ROMA – Nel contratto di programma stipulato il 15 dicembre 2015 per il quadriennio 2015-2019 dall’amministratore delegato di Poste Italiane, Francesco Cairo, e dal Ministro dello sviluppo economico pro tempore Federica Guidi, si stabiliva che gli obiettivi medi di recapito dei servizi postali universali non dovessero superare il quarto giorno lavorativo successivo a quello di inoltro nella rete pubblica postale, salvo quanto previsto per gli invii di posta prioritaria.

Lo stesso contratto richiamava la necessità di “adeguare livelli di servizio alle mutate esigenze degli utenti in funzione dei mutamenti intervenuti nel contesto tecnico, economico e sociale, anche al fine di tener conto della sostenibilità economica e finanziaria della fornitura dei servizi, compatibilmente con i bisogni dei consumatori e della collettività”.

All’Autorità per le garanzie nelle comunicazioni spettava il compito di effettuare la verifica periodica a campione sulle prestazioni rese da Poste Italiane, obbligata a trasmettere all’Autorità i risultati di qualità conseguiti nei servizi inclusi nel servizio universale.
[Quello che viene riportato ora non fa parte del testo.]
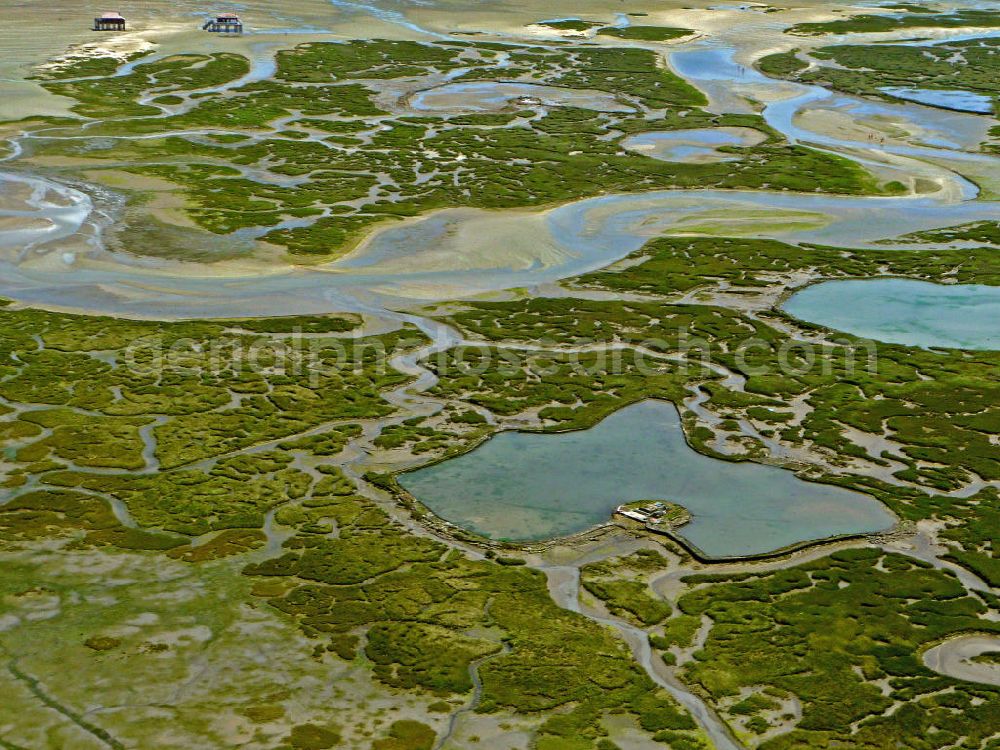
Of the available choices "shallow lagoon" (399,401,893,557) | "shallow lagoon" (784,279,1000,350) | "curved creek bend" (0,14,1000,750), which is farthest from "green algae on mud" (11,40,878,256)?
"shallow lagoon" (399,401,893,557)

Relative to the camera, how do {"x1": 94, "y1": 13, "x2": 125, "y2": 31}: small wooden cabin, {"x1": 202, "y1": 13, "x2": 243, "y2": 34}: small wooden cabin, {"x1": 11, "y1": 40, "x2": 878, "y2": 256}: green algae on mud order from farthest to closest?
1. {"x1": 94, "y1": 13, "x2": 125, "y2": 31}: small wooden cabin
2. {"x1": 202, "y1": 13, "x2": 243, "y2": 34}: small wooden cabin
3. {"x1": 11, "y1": 40, "x2": 878, "y2": 256}: green algae on mud

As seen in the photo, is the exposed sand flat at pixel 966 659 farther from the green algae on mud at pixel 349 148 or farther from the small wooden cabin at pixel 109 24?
the small wooden cabin at pixel 109 24

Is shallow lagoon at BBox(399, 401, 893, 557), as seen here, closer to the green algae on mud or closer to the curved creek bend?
the curved creek bend

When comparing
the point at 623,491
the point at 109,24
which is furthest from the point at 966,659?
the point at 109,24

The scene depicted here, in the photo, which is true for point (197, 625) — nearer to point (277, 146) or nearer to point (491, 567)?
point (491, 567)

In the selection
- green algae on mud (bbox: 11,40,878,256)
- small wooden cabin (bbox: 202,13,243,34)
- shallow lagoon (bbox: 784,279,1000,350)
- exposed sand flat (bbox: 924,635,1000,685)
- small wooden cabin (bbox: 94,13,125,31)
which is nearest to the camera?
exposed sand flat (bbox: 924,635,1000,685)

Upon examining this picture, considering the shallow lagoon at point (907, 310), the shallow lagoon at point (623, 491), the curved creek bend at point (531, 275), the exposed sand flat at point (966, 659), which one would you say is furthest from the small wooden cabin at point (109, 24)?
the exposed sand flat at point (966, 659)

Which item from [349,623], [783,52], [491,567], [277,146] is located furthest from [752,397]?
[783,52]

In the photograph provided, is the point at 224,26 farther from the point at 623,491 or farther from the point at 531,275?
the point at 623,491
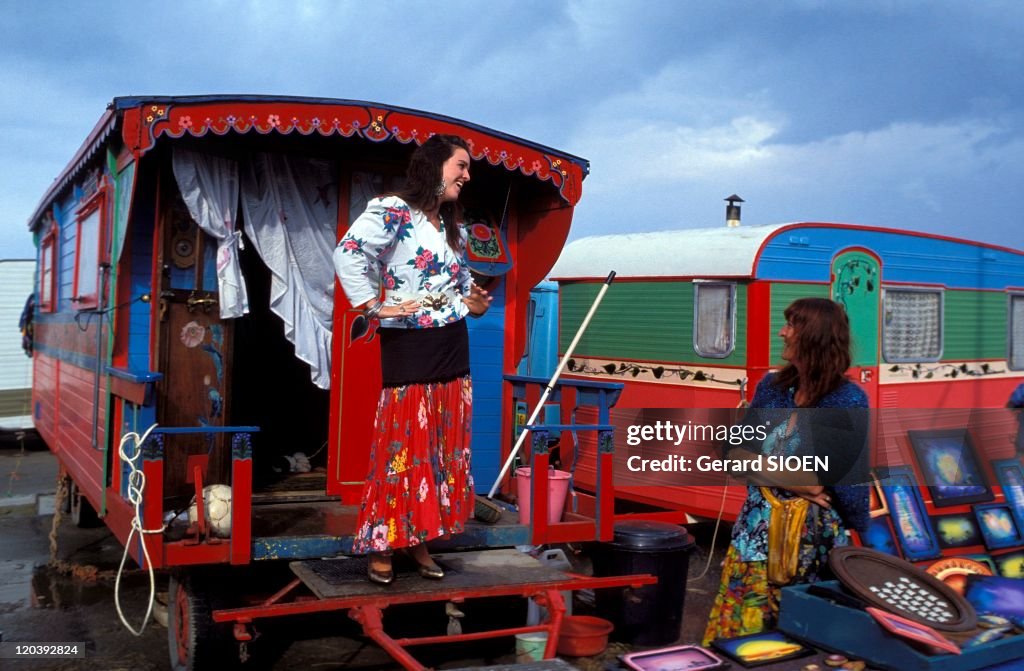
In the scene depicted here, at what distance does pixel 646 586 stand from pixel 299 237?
9.19 feet

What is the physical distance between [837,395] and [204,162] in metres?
3.49

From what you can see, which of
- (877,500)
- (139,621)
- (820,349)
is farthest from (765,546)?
(139,621)

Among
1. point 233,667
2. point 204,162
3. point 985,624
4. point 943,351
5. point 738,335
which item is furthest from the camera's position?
point 943,351

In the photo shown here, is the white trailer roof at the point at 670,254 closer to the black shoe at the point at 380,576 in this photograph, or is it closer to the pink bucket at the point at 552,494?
the pink bucket at the point at 552,494

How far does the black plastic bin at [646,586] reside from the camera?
16.7ft

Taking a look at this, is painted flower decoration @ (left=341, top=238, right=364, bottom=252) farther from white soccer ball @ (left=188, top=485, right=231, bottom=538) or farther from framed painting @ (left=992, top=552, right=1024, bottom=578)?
framed painting @ (left=992, top=552, right=1024, bottom=578)

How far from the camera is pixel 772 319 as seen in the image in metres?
7.67

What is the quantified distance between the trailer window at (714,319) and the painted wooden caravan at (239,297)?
2479mm

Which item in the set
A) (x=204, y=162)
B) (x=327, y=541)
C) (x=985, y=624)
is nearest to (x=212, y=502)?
(x=327, y=541)

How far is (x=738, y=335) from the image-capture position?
7.70m

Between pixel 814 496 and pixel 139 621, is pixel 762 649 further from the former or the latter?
pixel 139 621

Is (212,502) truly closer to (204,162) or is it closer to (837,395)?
(204,162)

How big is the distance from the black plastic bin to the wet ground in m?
0.16

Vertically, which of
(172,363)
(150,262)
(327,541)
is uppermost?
(150,262)
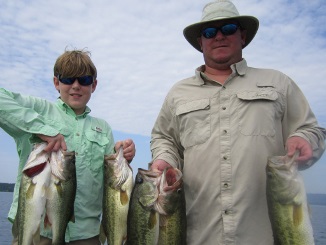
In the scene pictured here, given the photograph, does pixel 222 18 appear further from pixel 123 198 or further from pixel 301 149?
pixel 123 198

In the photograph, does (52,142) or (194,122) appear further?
(194,122)

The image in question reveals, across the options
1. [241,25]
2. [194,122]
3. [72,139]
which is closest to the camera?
[194,122]

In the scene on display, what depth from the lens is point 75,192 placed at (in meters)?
5.15

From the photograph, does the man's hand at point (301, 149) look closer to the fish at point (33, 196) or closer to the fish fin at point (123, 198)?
the fish fin at point (123, 198)

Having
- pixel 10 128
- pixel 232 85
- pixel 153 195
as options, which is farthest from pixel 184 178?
pixel 10 128

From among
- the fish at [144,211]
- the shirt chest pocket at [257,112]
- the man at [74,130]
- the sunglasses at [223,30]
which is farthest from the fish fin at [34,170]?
the sunglasses at [223,30]

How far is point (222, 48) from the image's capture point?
525 centimetres

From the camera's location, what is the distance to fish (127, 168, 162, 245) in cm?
467

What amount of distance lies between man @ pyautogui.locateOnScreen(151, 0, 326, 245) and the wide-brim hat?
15 mm

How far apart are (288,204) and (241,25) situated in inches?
104

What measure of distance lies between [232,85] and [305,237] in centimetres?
201

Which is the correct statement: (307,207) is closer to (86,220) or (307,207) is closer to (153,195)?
(153,195)

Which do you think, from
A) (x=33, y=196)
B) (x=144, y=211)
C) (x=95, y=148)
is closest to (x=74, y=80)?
(x=95, y=148)

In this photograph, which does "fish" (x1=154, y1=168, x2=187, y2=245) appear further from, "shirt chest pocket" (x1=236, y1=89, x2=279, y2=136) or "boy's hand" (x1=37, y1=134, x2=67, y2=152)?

Il deputato del Pd Alfredo Bazoli rileva in un’interrogazione le numerose segnalazioni da parte di utenti del servizio postale e di sindaci riportate dagli organi di stampa e intensificate nelle ultime settimane, che lamentano la consegna della corrispondenza ben oltre le tempistiche indicate.

I ritardi lamentati si susseguono da ben oltre un anno in diverse zone del territorio coinvolgendo sempre più comuni, dal momento che la consegna ritardata causa a cittadini e imprese danno economico per la mancata ricezione entro le scadenze previste di bollette, avvisi di pagamento, solleciti e simili, con conseguente decorso di interessi di mora.

Per questi motivi l’on. Bazoli chiede al Ministro per lo sviluppo economico se “sia a conoscenza della situazione di disservizio rilevata sul territorio nazionale e quali iniziative di competenza intenda assumere al riguardo; per verificare il rispetto del contratto di programma sottoscritto con la società Poste italiane e quali iniziative di competenza intenda assumere in caso di eventuali inadempienze contrattuali”.